The Northern Bald Ibis, a bird known for its dark feathers and distinctive bald red head, had vanished from Europe centuries ago, leaving only one surviving wild population in Morocco and Syria.
However, ongoing efforts under the Eremita project, an EU-funded conservation program, aim to establish new populations in select areas of Andalucia, specifically in the province of Cadiz, as well as in Tuscany.
To support these fragile colonies, captive-raised chicks are being released into the wild.
The primary objective of experts is to establish a connection between the northern populations and those in Andalucia and Italy.
To achieve this, individuals born in the Vienna Zoo are transported from Germany to Andalucia under the guidance of an ultralight aircraft.
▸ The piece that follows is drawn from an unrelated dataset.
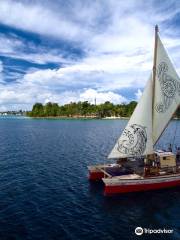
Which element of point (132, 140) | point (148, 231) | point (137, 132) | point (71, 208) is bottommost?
point (148, 231)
Initially, these birds underwent training to follow the aircraft’s path, and have now embarked on this unique migration journey, during which the ultralight aircraft substitutes natural instincts, serving as a navigational aid similar to Google Maps for the ibis.
If all goes well, this group of Northern Bald Ibises will join the existing colony in Jerez de la Frontera.
The team operating the ultralight aircraft aims to ensure the birds experience maximum freedom and tranquillity during their journey.
They possess the expertise to capture and recover the birds in case they become lost and stray far from the planned stopping points during the process, although they make every effort to avoid using these measures.
For safety reasons, the birds spend their nights in cages, with a convoy of vans accompanying the ground migration, equipped with all the necessary infrastructure.
The success of this guided migration will be a step forward in expanding the European population as a whole, however, consolidating a natural migration from the Alps to southern Europe is an achievement that is still somewhat distant.
There are currently 10 countries involved in the program, including Switzerland, which is not part of the European Union.